A Cat In The Doghouse - Use Nonverbal Communication To Establish Relationships With Students

A Cat in the Doghouse

How to use nonverbal communication
to establish relationships with your students.

The Course

Learn how to create a happier, safer classroom. This course will give you a basic understanding of behavioral styles from high accommodators (i.e., dogs) to low accommodators (i.e., cats). Anyone who has ever owned a cat and a dog instinctively know the differences between their personalities.

In A Cat in the Doghouse, this animal analogy is applied to people so we understand why “cats”  (low accommodators) are so difficult to work with – and yet their loyalty, once gained, is often greater than a dog’s loyalty would be. This program centers on how a leader forms relationships to operate with influence instead of power.

Before the students care what you know,
they need to know that you care.”
– Michael Grinder

Course Details

  • Reflect on your own cat and dog tendencies.
  • Increase your flexibility.
  • Manage your classroom more effectively and easily.
  • The manual for this course is A Cat in the Doghouse

Topics of study include

  • Reflecting on your own cat and dog tendencies
  • Recognizing cat and dog-ness in others
  • Increasing one’s flexibility to be genuine with dogs and intrigue the cats.
  • Managing classroom’s more effectively
  • Increasing one’s tolerance of the independent nature of the cat
  • Utilizing the team spirit of the dog.

Expected outcomes

  • How to build relationships
  • How to get the cats to respect you.
  • When to use influence and power.
  • How to feel sane during difficult times.
  • How to be proactive and reduce big surprises.
  • How to use CATNIP to draw cat students to you.

“Michael Grinder has given us the management skills needed to successfully reach the hard-to-reach students — we have to reach them to teach them.”

–Pearl Nitsche, Educational Consultant

 A personal note from Michael Grinder

I was not surprised to find statistics showing that in the first three years of teaching, more educators drop out than students. We have to retool our management styles so that teachers are more effective in forming relationships with our hard-to-reach students.

When developing A Cat in the Doghouse, I noticed an interesting “side-effect.” Many teachers practicing these skills have higher job satisfaction once they realized that the cat students often have the potential to be more successful than the dog students.

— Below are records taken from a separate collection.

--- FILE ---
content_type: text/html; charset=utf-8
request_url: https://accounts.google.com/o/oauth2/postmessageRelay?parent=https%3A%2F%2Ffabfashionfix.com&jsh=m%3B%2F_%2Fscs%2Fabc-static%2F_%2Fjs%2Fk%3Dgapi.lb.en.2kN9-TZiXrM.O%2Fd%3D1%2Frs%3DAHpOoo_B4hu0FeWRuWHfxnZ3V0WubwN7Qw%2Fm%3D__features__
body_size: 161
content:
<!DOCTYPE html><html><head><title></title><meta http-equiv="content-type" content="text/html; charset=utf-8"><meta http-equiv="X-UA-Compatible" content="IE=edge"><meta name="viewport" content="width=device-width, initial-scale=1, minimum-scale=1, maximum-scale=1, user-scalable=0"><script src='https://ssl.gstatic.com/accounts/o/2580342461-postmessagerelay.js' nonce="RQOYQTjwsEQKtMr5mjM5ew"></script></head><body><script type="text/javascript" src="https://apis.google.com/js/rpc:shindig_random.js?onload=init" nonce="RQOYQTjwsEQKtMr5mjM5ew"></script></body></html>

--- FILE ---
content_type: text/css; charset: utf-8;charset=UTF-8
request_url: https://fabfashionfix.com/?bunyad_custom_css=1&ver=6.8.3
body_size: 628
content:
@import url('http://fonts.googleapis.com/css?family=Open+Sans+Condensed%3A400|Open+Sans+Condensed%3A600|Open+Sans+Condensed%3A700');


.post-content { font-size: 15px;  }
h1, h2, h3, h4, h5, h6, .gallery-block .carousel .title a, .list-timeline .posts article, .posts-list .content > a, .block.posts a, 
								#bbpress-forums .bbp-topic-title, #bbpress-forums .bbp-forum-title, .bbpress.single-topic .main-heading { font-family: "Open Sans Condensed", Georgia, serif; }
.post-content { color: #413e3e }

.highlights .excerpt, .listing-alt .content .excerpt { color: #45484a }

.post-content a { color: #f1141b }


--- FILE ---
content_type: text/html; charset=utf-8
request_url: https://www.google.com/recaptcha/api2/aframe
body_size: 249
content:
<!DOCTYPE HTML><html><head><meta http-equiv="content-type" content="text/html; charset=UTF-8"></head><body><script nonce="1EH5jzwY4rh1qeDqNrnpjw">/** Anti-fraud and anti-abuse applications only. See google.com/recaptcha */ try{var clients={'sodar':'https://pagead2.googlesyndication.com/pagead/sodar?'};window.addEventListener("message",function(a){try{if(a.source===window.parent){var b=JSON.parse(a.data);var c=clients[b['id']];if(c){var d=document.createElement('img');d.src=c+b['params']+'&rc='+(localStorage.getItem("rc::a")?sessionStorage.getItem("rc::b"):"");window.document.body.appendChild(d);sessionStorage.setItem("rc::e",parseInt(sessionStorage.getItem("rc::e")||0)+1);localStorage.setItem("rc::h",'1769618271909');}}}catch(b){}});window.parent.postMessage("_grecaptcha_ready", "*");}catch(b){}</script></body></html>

Another profound insight from my over forty years of doing this work — management by influence is less likely to be miscommunicated cross-culturally than management by power.

I wrote A Cat in the Doghouse so that by being proactive, we can anticipate inappropriate cat behavior. We can then manage by influence with a calm understanding that “power, when used judiciously, is appropriate as a backup.”

A Cat in the Doghouse willingly suffers the disadvantages of generalizations so we are able to look at our own classroom more objectively. We develop more realistic expectations of our students, ultimately becoming more successful teachers. It’s a win-win for both teacher and our students.

Let’s be honest, as a group, we teachers are more dog-like than cat-like … working with cats in the classroom is an opportunity to develop more facets and become more charismatic by fully developing both our dog part and cat parts. Because I coach teachers and consult with administrators, I know how tireless and caring teachers are … it is to you that I dedicate A Cat in the Doghouse.